The EUR/USD was in a downtrend for Monday morning. It made about a forty-pip down move, spanning three pivot levels. (Also, before I move on I should say that I don’t have any idea what that solid yellow line is doing on my chart. I deleted all my drawings and it wasn’t a Fibonacci retracement line, so I really don’t have any clue what it was from and for whatever reason I couldn’t get rid of it.)
I do not believe I’ll be doing any very early-morning trading, but I first wanted to discuss the potential trade set-up that had happened back at around 4:05AM EST. Price had hit the support 1 level of 1.35906 and bounced off, signaling a potential level of support on which to base call options, and re-touched on the next candle.
But I would personally have to contend that this isn’t necessarily a very strong set-up here. First, the downtrend was quite pronounced at this point. And if there’s ever been a proven trading strategy that has been historically shown to produce strong results, it’s trend trading. Flouting the trend is never a great idea.
I’ve drawn in a trendline in the chart above to demonstrate the general magnitude of the downtrend at this point. Even if you do have a decent price action and support/resistance set-up, you do need to be careful about where the pair wants to be heading. I’ve never been the type of trader to hop in with the general direction of the trend, as that isn’t my trading preference and I simply haven’t been able to trade successfully that way. But going against a trend even when you expect a certain price level to introduce congestion into the market is often a bad idea. I didn’t have to make this decision live, but this is simply an example of a trade that I would not take even with the general set-up guidelines that I have. Taking into account the context of the market is very important as well.
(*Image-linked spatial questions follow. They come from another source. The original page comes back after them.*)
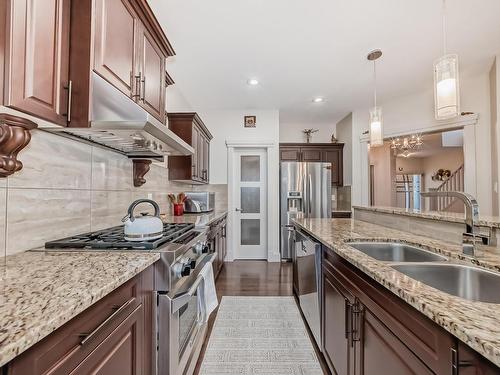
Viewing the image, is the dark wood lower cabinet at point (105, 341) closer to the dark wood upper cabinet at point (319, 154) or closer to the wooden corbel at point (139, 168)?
the wooden corbel at point (139, 168)

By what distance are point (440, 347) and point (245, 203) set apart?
4069 mm

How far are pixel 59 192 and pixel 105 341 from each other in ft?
3.02

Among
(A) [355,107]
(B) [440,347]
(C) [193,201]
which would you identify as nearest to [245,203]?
(C) [193,201]

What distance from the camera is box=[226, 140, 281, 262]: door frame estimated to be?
4.53 m

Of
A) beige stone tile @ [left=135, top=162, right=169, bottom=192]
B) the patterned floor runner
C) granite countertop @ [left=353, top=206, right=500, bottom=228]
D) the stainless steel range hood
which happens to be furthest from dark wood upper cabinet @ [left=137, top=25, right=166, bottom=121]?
granite countertop @ [left=353, top=206, right=500, bottom=228]

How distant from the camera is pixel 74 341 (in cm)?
68

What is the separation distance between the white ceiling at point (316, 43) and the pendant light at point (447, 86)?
1.89 ft

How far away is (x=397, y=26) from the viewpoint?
2.34m

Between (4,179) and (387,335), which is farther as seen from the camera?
(4,179)

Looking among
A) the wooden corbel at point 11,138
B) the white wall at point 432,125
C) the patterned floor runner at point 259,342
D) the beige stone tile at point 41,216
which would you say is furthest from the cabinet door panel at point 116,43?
the white wall at point 432,125

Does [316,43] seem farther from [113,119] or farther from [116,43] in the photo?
[113,119]

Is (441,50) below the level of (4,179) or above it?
above

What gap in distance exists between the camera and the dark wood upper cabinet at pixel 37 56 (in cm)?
86

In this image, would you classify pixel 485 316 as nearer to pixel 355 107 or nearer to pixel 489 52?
pixel 489 52
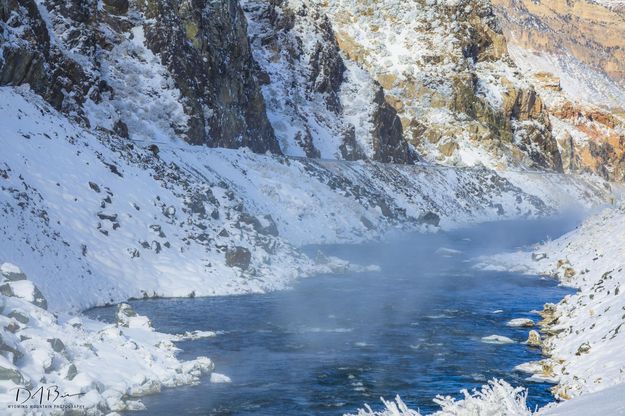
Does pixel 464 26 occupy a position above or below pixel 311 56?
above

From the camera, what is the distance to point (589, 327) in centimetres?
2534

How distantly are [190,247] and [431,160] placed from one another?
278 ft

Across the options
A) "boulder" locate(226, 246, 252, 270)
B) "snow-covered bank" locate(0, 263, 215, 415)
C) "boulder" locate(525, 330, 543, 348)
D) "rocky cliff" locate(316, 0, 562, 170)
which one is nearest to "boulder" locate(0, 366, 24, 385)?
"snow-covered bank" locate(0, 263, 215, 415)

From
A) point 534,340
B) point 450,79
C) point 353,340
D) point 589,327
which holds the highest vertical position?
point 450,79

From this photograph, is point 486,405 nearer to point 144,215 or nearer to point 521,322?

As for today’s trades, I was focused on the potential put option set-up at the 1.3600 level. Not only was this a whole-number – which often serve as S/R levels themselves because banks and governments do pay attention to such levels – but this was also where the daily pivot point sat for the day. It represented a great point of confluence; namely, three factors supported trade set-ups here – the overall net downtrend, the daily pivot level, and the whole-number itself. A price-action confirmation would turn this into a pretty high-probability put option set-up if it could turn out that way.
I was actually able to get into two trades on this level. The first one came on the 8:15 candle. Price came up at touched 1.3600 on the 8:05, promptly rejected, formed a doji on the 8:10 with minimal movement, and came back to up touch 1.3600 on the 8:15. On the chart, it might actually appear that the 8:15 candle stopped just shy of 1.3600, but it did come right up to 1.3600 exactly. Also, when I trade, I don’t really look at the candlestick itself when trying to get into my entry. I know exactly what price will be my trigger; hence I look at the price in the sidebar instead. This closed out in favor.
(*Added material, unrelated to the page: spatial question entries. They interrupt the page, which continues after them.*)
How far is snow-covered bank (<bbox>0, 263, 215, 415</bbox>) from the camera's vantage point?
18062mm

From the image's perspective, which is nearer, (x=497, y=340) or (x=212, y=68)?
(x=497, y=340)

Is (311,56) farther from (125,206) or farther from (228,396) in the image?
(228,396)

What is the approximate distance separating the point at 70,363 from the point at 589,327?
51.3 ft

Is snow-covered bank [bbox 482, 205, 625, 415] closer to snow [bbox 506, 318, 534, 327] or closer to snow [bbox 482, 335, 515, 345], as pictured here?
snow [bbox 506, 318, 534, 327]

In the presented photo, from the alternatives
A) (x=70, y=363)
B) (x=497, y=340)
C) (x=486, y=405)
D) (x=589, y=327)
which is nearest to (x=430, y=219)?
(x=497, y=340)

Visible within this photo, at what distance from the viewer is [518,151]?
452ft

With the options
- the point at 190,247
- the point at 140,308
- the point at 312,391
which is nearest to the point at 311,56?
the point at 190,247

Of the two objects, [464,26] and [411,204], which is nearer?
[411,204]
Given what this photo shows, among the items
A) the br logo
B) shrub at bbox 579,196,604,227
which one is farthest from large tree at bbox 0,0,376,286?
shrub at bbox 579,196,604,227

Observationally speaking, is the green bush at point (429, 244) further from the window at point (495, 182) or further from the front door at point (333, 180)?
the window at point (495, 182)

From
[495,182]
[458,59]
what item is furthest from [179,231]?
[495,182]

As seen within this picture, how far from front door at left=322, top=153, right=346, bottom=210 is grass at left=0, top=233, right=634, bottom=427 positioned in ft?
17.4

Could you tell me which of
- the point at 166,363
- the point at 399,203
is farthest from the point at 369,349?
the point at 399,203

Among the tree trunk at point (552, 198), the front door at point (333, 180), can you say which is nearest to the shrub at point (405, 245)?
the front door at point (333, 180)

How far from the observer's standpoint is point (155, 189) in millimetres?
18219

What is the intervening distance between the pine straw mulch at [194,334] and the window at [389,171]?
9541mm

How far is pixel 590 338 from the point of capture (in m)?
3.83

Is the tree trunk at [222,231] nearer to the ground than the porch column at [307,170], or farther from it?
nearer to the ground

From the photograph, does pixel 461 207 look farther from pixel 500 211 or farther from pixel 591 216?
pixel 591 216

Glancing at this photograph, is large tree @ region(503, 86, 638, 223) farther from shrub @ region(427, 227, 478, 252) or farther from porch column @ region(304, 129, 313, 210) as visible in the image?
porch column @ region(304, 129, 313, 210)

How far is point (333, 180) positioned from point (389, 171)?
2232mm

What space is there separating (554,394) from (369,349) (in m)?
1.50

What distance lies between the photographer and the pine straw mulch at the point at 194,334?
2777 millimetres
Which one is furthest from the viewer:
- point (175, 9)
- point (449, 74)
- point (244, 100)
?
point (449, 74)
My next trade came right at the touch of 1.3600 on the 8:40 candle. I was less confident about this trade given the somewhat weak retracement back down to the support 1 level. It would have been nice if it had traded back down around support 1. When it doesn’t return back down to a previous level of support, this often suggests that momentum is in the upward direction given that there weren’t enough sellers to get it to revert back to a recent trading level.
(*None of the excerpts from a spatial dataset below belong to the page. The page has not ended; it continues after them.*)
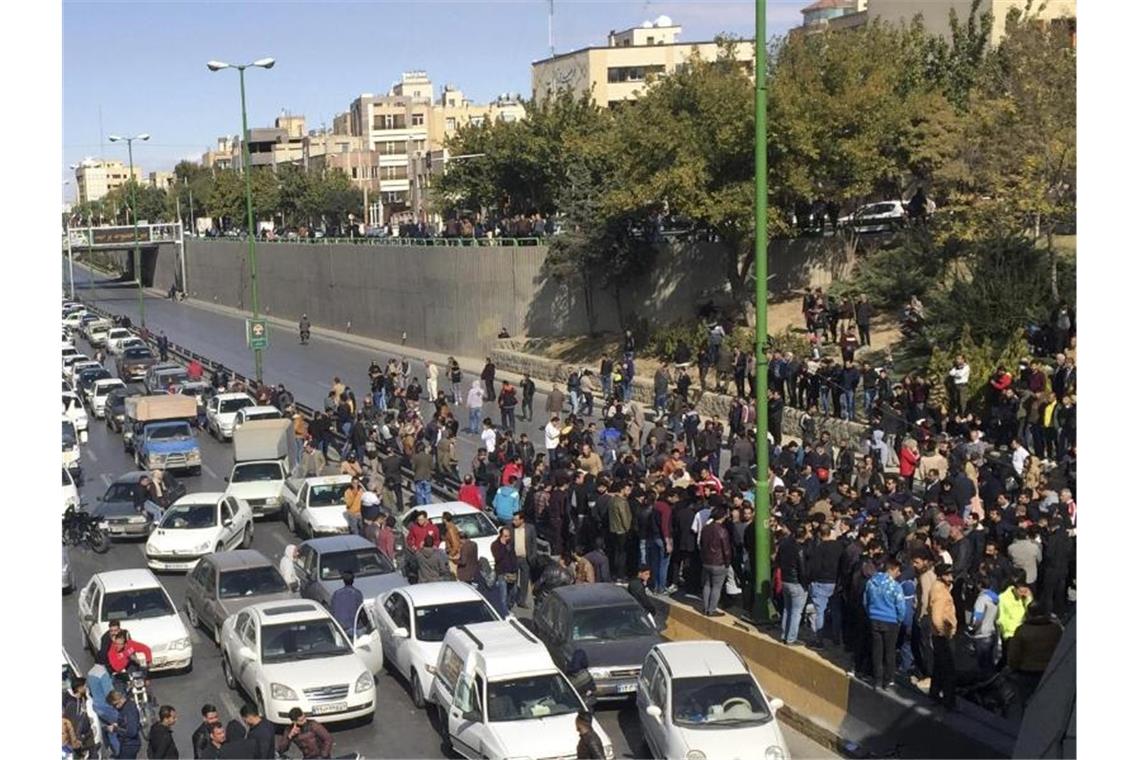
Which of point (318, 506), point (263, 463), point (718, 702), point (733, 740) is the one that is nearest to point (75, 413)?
point (263, 463)

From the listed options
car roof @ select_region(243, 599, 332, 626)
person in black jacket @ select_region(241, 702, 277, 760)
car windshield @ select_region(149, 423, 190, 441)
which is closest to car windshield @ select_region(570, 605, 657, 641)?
car roof @ select_region(243, 599, 332, 626)

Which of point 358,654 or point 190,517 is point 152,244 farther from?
point 358,654

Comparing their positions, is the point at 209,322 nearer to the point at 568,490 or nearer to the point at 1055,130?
the point at 1055,130

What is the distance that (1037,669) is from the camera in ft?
42.0

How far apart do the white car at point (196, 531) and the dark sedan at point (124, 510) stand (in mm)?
1882

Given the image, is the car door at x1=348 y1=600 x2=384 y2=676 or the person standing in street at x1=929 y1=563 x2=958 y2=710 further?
the car door at x1=348 y1=600 x2=384 y2=676

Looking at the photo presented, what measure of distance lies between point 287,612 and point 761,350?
19.6 ft

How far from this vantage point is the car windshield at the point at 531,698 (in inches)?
571

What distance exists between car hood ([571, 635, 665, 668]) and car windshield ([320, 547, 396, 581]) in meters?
4.78

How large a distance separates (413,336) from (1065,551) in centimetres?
4658

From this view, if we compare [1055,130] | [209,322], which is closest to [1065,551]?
[1055,130]

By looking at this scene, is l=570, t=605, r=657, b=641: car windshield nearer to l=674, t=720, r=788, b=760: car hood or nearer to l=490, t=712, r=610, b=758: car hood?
l=490, t=712, r=610, b=758: car hood

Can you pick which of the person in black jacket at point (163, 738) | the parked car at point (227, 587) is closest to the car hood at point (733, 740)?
the person in black jacket at point (163, 738)

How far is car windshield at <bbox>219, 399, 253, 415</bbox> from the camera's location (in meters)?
38.3
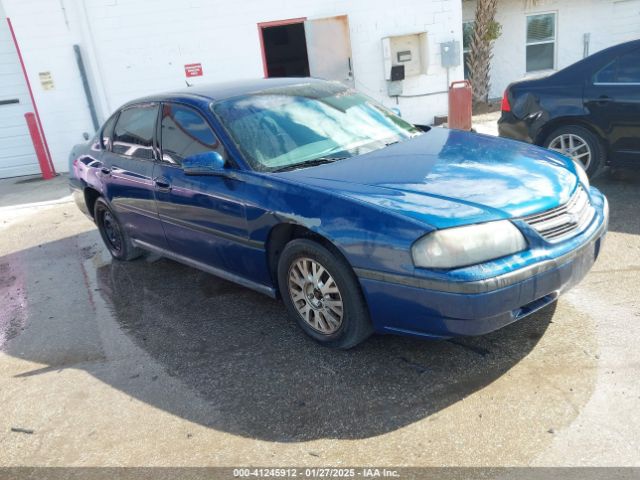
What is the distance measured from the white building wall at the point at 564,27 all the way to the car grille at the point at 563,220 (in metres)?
11.6

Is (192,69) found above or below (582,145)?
above

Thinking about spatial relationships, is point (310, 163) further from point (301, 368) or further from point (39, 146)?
point (39, 146)

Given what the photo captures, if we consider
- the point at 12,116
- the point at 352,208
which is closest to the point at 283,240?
the point at 352,208

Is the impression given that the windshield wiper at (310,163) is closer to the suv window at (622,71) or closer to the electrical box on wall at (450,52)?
the suv window at (622,71)

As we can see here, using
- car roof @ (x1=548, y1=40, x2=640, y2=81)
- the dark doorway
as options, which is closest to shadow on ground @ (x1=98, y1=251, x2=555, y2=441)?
car roof @ (x1=548, y1=40, x2=640, y2=81)

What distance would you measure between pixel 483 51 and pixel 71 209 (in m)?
9.63

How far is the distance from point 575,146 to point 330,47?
19.0 feet

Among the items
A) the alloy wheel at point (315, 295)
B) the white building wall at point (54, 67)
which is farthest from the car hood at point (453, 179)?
the white building wall at point (54, 67)

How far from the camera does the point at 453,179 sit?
3227mm

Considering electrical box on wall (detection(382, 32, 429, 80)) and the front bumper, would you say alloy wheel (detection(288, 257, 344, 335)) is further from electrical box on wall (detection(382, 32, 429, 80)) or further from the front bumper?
electrical box on wall (detection(382, 32, 429, 80))

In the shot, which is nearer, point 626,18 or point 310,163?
point 310,163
As soon as I got into this trade, it ventured in my direction by around seven pips and I thought I had another winner. Unfortunately, it started coming back up and in the final minute went back above my entry level and closed out-of-the-money. In the span of several hours, price was above 1.3600 for a matter of a mere couple minutes. To my disbenefit, these couple minutes happened to coincide with my expiry time. But oh well. Trading can certainly feel “unfair” sometimes.
At the end of my trading session, I had considered a trade down at support 1 (1.35906). However, price had formed a line of congestion just two pips above that level. Consequently, if I had taken that trade, it would have been risky in the sense that it could run into a potential ceiling just two pips above entry. A trade always needs more breathing room than that, even if it’s open for just a few minutes. Moreover, I actually wouldn’t have been surprised if it fell below support 1 to the potential support level around 1.3585 created from previous price congestion just before 7AM EST.